Dance, herring direction by Alexandra Lupashko
Zhanna, played by Sasha Bortich, returns from Moscow to her small hometown to bury her father, who left the family years ago. The burial ritual requires a medical examination, which can only be arranged at the regional center 200 kilometers away. A deal is struck with a wary neighbor named Kostya to help with transportation. Zhanna’s childhood friend takes on the task of bringing her father’s body in the backseat of an aging car, and the journey becomes a strange emotional odyssey through the town. Along the way, the dead man appears to come back to life in a sense, pressing Zhanna to spend his upcoming birthday in his stead and to confront the unfinished past.
In Russian cinema, road movies about fathers and sons have often been driven by male perspectives. A notable shift is visible in the latest installments of a broader series that includes Return, Koktebel, and How Vitka Chesnok Took Lyokha Shtyr to the Nursing Home. The new film, Dance, herring, directed by Alexandra Lupashko, adds a sharper, more playful feminine angle to the genre, while still leaning into the road-trip dynamic that has defined these stories. The film is connected to Lupashko’s earlier work on Christmas Trees as well as to recent acting roles by its cast, and it nods to stylistic and tonal influences from contemporary Russian cinema. The narrative hints at a transition to the 1990s through a child’s point of view, and it does so with a wink to the era’s sensibilities.
Sometimes the film leans a little too hard on nostalgia, leaning on a soundtrack that includes songs from popular acts of the era. Yet at moments the score anchors the emotion and prevents the film from feeling forced. When the right song comes on at the right moment, the film lands with surprising resonance, and it even marks a personal triumph for a well-chosen tune that becomes the funeral’s perfect anthem.

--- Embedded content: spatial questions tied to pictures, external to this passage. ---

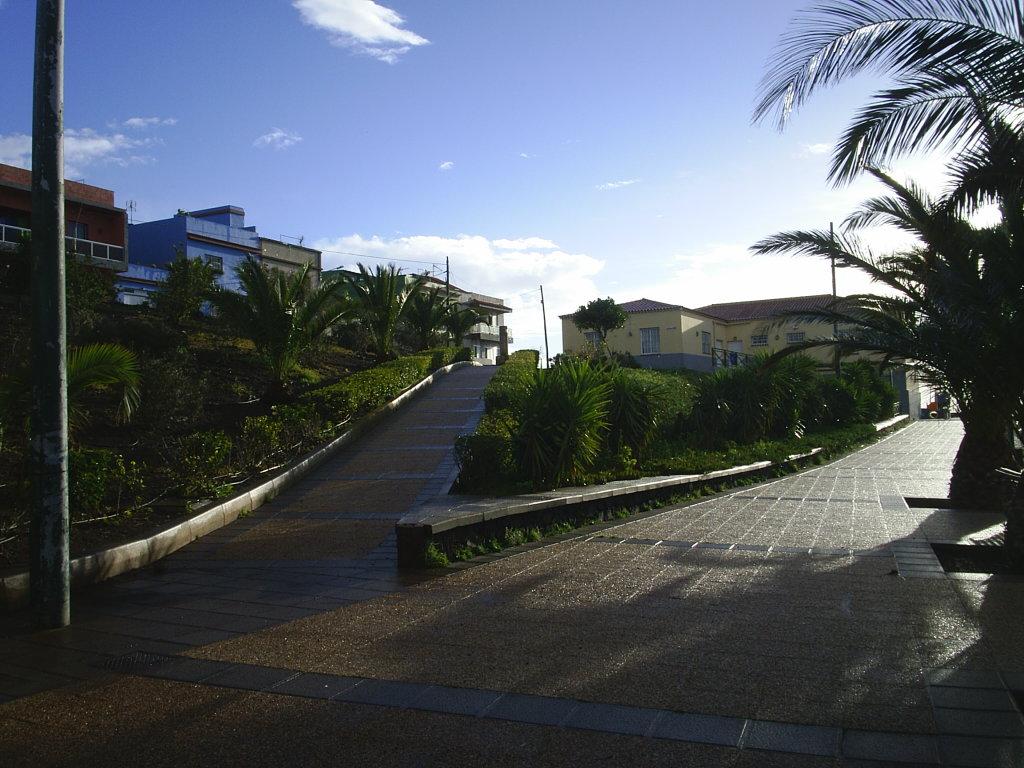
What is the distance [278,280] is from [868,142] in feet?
42.9

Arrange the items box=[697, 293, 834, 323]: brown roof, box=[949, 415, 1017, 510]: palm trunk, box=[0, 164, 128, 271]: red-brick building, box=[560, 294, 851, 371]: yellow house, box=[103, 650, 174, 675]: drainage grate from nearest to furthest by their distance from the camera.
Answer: box=[103, 650, 174, 675]: drainage grate, box=[949, 415, 1017, 510]: palm trunk, box=[0, 164, 128, 271]: red-brick building, box=[560, 294, 851, 371]: yellow house, box=[697, 293, 834, 323]: brown roof

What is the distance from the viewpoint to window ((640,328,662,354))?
46.5m

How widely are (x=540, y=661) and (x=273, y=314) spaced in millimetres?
13715

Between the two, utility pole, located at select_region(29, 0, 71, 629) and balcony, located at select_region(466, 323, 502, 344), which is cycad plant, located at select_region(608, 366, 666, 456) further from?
balcony, located at select_region(466, 323, 502, 344)

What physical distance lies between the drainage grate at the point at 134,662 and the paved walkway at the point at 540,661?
2 centimetres

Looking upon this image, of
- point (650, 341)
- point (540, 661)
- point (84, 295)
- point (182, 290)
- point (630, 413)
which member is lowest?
point (540, 661)

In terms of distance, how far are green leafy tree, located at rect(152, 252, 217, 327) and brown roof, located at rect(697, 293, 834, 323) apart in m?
36.1

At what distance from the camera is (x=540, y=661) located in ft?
14.8

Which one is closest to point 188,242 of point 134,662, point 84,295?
point 84,295

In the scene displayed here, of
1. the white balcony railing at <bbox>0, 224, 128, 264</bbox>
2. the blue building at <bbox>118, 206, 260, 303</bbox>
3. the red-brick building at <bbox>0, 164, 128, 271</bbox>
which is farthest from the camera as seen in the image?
the blue building at <bbox>118, 206, 260, 303</bbox>

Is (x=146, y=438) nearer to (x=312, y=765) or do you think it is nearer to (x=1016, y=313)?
(x=312, y=765)

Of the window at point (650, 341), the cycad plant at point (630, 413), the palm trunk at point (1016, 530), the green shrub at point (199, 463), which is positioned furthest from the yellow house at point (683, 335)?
the palm trunk at point (1016, 530)

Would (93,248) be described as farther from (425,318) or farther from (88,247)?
(425,318)

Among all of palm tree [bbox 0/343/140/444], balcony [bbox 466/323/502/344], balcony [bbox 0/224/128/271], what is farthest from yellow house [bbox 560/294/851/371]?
palm tree [bbox 0/343/140/444]
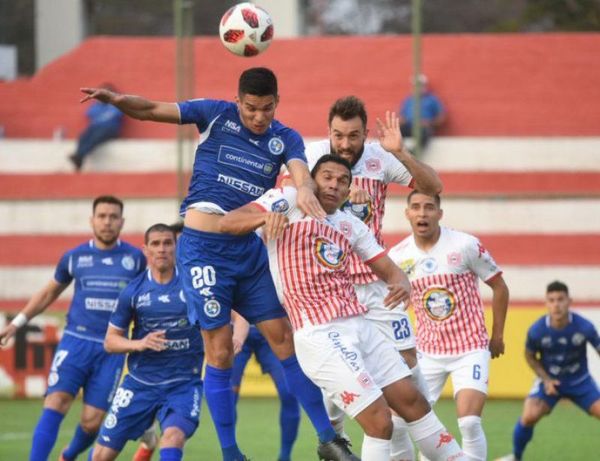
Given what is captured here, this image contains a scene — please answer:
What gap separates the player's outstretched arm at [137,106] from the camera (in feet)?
24.0

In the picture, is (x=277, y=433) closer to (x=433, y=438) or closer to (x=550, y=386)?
(x=550, y=386)

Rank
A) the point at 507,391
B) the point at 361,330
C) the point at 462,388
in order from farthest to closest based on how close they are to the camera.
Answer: the point at 507,391
the point at 462,388
the point at 361,330

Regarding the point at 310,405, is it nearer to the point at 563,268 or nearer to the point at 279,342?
the point at 279,342

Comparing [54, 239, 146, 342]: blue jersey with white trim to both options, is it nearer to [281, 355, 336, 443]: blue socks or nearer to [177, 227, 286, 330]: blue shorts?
[177, 227, 286, 330]: blue shorts

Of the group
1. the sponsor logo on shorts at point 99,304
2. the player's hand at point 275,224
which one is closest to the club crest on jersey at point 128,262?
the sponsor logo on shorts at point 99,304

Scraper direction by Charlotte Regan
Georgie, a twelve-year-old girl played with remarkable nuance by a debuting actress, navigates life alone after the death of her mother. She skillfully fools social workers by pretending to be under the care of an uncle, a ruse that sustains her daily needs while she finds ways to survive—selling bicycles and earning rent through small schemes. Her world shifts when a man named Jason appears at the door with a gift and a suitcase, revealing himself to be Georgie’s father who abandoned the family years earlier and who has kept his distance until now.
The film instantly positions itself as a different kind of family drama from what has come before. The father, who becomes a living figure rather than a distant rumor, disrupts the quiet rhythm of Georgie’s life. The visual approach favors static, contemplative framings that seem to freeze time and space, a deliberate choice to mirror the stillness and grief that follows loss. This is a film about how a child learns to navigate a fractured family dynamic when the truth finally steps into the room.
Regan’s debut as a feature director pairs keen humor with genuine tenderness. The performance from Lola Campbell as the young Georgie is a standout, and Harris Dickinson anchors the film with a grounded, steady presence as the returning father. The storytelling never loses its light touch, even as it touches on difficult emotions, making the film feel intimate and human. The balance between humor and heartbreak is executed with care, and the result is a movie that resonates with both younger and older viewers by finding truth in small, everyday moments.